**Some data:**
====

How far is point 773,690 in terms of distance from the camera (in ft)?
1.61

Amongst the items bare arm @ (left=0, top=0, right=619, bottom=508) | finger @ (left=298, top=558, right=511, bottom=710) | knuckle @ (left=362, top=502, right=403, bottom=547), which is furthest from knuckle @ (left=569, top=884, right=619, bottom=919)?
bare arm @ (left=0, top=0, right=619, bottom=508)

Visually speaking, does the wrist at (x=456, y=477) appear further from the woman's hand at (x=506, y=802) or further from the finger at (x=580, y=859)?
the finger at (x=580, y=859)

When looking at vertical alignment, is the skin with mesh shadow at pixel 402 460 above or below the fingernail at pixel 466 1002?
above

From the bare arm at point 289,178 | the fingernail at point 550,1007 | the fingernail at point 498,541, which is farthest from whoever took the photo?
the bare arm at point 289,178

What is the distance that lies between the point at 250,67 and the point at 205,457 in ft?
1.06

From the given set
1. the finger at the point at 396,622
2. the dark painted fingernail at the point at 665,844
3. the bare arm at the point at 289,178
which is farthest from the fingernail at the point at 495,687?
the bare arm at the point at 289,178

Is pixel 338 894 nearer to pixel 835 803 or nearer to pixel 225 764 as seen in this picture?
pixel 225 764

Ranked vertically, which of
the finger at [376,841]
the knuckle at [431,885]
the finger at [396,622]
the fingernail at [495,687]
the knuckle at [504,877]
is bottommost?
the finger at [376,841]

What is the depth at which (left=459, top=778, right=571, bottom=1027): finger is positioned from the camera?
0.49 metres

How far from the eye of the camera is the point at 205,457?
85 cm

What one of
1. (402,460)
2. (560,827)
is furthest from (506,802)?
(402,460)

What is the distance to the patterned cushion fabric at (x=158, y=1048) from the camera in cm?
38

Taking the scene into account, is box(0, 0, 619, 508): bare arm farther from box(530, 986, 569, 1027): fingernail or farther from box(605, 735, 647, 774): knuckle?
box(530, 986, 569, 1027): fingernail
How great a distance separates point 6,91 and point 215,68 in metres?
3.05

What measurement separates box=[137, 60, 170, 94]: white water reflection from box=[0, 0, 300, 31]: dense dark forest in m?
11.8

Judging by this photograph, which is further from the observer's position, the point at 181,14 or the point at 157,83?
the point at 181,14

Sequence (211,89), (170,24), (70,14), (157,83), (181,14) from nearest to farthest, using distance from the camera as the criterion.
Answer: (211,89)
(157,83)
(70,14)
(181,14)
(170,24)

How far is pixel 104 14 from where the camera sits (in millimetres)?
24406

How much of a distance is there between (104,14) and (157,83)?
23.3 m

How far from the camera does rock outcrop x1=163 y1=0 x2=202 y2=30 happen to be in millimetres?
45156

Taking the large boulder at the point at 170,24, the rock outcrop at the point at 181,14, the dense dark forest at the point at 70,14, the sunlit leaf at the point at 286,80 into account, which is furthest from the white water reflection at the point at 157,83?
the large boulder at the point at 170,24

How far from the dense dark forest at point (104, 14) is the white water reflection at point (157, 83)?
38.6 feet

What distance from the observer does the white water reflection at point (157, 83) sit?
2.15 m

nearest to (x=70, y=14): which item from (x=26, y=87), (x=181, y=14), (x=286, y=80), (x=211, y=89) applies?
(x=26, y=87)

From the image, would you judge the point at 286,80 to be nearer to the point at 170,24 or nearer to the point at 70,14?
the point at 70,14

====

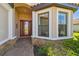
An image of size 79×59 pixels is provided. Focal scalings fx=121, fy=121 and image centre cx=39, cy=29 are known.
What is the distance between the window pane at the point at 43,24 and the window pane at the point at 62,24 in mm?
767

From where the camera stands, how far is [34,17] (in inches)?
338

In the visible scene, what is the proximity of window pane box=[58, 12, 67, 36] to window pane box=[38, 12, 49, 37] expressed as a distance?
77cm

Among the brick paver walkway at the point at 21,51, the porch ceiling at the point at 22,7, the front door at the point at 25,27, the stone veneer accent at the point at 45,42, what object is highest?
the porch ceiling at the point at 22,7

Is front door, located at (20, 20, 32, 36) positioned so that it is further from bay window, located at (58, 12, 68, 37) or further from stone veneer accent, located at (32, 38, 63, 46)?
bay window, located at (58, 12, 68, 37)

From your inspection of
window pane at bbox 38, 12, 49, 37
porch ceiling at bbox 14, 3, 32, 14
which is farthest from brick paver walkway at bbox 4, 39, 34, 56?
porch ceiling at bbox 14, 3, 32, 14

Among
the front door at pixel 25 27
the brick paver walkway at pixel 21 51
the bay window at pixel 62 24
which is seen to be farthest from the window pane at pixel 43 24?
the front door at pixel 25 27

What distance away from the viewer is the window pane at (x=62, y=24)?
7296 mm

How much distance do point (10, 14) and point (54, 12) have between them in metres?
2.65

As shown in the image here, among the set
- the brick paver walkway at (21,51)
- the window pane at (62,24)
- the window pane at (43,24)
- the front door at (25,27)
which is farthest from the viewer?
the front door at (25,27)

====

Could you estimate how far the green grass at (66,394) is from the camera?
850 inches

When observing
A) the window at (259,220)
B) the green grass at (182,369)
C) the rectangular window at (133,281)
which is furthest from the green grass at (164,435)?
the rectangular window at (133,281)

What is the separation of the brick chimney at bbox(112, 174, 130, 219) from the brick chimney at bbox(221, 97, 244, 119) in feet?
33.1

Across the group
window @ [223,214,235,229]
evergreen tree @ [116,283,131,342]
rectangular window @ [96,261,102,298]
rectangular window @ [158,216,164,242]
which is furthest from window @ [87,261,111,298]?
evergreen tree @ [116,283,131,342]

====

**Exercise goal:**
Return every line of the data above that contains the string "between".

**Output:**
What is the distance that lies between the point at 250,67 and the point at 205,457 in ft?
How much of a distance is there between (104,14) and (157,83)?
What is the distance between the window pane at the point at 43,24 and the window pane at the point at 62,24 in mm?
How much distance do point (10, 14) and point (54, 12) have between them in metres?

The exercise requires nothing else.